Music Foundation Model as Generic Booster for Music Downstream Tasks
WeiHsiang Liao, Yuhta Takida, Yukara Ikemiya, Zhi Zhong, Chieh-Hsin Lai, Giorgio Fabbro, Kazuki Shimada, Keisuke Toyama, Kinwai Cheuk, Marco A. Martínez-Ramírez, Shusuke Takahashi, Stefan Uhlich, Taketo Akama, Woosung Choi, Yuichiro Koyama, Yuki Mitsufuji
TL;DR
This work addresses the challenge of boosting diverse music downstream tasks with a single foundation model. It introduces SoniDo, a two-stage hierarchical architecture combining HQ-VAE stage-1 with stage-2 sparse transformers to produce transferable, multi-level tokens (SoniDo features) that serve as task-agnostic boosters. Experimental results show that SoniDo features improve performance across music tagging, transcription, source separation, and mixing, including improvements when data are scarce and gains in task-specific models.

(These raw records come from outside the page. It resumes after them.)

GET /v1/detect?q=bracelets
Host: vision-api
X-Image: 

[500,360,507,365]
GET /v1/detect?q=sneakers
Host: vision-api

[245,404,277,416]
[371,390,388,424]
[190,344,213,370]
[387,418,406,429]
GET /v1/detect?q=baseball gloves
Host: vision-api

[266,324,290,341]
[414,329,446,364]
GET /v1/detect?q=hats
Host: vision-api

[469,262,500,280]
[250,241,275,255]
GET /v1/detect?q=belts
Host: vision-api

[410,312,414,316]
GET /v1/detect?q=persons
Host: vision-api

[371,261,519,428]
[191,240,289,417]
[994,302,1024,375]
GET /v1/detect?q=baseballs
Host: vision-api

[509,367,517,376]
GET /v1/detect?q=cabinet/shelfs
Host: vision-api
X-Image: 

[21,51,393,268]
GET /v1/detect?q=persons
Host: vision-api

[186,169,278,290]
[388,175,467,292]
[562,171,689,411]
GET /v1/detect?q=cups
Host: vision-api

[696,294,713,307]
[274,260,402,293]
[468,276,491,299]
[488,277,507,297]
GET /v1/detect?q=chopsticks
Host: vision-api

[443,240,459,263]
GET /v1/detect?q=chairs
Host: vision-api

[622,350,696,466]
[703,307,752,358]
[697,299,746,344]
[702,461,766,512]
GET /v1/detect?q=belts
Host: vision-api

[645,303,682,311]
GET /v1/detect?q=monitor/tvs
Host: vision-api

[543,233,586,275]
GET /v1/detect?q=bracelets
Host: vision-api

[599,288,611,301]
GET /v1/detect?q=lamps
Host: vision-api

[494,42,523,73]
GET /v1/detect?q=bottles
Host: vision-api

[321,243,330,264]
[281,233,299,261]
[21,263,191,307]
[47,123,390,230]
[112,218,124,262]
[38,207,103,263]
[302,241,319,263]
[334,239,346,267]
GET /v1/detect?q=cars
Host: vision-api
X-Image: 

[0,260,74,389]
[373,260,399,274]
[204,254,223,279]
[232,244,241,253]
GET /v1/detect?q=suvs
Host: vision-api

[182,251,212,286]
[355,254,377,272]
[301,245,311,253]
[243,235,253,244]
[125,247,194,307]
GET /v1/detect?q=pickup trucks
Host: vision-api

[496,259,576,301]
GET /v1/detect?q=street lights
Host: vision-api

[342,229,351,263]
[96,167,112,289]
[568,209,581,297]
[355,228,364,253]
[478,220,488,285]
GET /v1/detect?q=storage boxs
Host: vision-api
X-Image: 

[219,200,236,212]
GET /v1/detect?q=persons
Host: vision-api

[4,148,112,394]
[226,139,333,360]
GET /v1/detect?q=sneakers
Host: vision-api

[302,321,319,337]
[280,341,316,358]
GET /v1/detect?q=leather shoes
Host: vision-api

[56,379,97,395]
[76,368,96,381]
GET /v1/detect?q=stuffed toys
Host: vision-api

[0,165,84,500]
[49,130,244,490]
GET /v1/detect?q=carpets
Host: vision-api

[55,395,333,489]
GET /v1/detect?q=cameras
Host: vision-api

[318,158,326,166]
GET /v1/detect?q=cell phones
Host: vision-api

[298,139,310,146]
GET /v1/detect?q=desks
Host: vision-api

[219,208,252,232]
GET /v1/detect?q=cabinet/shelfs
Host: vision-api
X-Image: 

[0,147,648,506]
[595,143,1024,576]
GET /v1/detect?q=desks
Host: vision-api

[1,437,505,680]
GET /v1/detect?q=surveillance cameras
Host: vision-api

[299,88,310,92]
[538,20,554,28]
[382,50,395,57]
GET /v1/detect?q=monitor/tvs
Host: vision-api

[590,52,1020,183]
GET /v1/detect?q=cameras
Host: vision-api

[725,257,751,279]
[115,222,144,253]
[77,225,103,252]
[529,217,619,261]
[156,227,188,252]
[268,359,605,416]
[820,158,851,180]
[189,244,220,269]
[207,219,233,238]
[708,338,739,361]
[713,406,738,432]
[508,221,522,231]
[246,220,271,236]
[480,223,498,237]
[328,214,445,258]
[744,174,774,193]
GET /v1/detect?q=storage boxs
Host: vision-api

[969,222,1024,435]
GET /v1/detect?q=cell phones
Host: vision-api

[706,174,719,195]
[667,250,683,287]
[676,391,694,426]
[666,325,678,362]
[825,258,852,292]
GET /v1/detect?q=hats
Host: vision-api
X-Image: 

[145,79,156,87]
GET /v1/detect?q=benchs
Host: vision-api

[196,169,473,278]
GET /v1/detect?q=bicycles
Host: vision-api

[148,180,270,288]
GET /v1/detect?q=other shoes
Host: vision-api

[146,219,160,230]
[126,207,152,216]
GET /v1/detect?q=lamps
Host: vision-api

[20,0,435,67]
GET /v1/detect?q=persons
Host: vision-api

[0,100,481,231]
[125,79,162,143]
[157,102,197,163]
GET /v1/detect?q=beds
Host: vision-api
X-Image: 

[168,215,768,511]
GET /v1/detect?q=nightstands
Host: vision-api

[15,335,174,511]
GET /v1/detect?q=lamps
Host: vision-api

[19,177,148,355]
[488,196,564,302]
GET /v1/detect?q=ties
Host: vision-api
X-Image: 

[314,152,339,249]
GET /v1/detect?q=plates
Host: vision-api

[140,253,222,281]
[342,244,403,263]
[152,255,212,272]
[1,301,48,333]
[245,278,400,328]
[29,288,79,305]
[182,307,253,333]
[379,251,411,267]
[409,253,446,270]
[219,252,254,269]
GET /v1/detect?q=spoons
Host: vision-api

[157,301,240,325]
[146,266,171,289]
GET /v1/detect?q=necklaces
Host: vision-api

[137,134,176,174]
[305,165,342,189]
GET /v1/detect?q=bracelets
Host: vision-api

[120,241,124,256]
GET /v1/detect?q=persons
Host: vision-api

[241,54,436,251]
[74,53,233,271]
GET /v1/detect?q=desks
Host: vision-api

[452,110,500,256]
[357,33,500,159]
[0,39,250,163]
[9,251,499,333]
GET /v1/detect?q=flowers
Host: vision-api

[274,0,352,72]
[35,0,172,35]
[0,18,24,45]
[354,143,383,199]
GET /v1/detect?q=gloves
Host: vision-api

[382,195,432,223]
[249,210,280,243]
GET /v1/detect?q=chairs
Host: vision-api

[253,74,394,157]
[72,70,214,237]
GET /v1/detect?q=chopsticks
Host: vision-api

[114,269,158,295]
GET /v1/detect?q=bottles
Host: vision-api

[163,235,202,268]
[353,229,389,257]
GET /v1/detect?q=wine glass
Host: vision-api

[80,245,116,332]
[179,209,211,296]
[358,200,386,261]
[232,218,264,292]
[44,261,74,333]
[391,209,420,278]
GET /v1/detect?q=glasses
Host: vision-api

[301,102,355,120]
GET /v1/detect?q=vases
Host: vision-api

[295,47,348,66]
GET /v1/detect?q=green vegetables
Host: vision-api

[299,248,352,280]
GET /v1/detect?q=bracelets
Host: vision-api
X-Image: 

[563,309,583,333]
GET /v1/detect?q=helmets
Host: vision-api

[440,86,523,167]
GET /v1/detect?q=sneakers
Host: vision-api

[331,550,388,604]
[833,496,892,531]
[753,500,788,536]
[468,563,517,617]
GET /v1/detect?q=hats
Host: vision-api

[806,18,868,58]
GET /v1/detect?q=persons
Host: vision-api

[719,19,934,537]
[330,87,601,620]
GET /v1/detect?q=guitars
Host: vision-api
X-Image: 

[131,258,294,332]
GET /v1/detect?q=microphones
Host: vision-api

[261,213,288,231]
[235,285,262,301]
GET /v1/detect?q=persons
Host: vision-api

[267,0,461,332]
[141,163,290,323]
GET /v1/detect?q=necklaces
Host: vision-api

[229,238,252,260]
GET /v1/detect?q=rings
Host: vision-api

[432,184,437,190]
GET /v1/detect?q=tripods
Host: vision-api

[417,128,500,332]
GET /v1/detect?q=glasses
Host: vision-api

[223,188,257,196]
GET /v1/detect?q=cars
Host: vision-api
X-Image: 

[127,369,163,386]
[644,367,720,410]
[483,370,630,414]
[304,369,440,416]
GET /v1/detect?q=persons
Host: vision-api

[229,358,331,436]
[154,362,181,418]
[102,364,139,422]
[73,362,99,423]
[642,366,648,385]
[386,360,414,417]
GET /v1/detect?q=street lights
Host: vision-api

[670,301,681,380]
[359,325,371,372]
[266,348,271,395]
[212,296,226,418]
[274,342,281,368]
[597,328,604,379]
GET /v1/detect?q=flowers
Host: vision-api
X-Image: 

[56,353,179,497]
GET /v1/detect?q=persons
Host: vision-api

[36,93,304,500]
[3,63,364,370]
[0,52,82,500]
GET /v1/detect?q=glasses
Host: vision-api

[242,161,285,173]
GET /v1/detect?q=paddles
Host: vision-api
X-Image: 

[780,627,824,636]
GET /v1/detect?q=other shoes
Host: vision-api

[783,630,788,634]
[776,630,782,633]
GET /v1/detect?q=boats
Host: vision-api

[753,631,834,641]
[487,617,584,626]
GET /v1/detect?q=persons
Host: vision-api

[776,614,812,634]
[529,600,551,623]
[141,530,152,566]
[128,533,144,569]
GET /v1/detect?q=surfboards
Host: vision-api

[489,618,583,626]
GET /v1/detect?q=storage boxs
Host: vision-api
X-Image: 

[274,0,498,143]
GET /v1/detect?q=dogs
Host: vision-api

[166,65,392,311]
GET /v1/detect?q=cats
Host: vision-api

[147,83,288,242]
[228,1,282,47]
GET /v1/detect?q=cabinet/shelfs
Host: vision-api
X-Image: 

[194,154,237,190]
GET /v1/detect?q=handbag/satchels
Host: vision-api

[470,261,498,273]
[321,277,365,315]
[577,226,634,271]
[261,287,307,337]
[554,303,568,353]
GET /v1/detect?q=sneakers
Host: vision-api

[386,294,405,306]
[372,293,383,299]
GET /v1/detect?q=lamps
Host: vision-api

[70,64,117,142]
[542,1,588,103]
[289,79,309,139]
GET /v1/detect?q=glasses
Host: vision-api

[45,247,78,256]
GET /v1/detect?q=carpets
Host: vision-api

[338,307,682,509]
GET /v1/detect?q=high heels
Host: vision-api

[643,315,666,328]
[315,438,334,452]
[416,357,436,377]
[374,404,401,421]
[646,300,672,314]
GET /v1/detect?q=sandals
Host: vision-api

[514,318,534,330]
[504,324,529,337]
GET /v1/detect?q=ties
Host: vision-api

The approach offers a data-efficient, scalable path for integrating foundation-model representations into music processing pipelines, while highlighting the need for bias analysis in future work.
Abstract
We demonstrate the efficacy of using intermediate representations from a single foundation model to enhance various music downstream tasks. We introduce SoniDo, a music foundation model (MFM) designed to extract hierarchical features from target music samples. By leveraging hierarchical intermediate features, SoniDo constrains the information granularity, leading to improved performance across various downstream tasks including both understanding and generative tasks. We specifically evaluated this approach on representative tasks such as music tagging, music transcription, music source separation, and music mixing. Our results reveal that the features extracted from foundation models provide valuable enhancements in training downstream task models. This highlights the capability of using features extracted from music foundation models as a booster for downstream tasks. Our approach not only benefits existing task-specific models but also supports music downstream tasks constrained by data scarcity. This paves the way for more effective and accessible music processing solutions.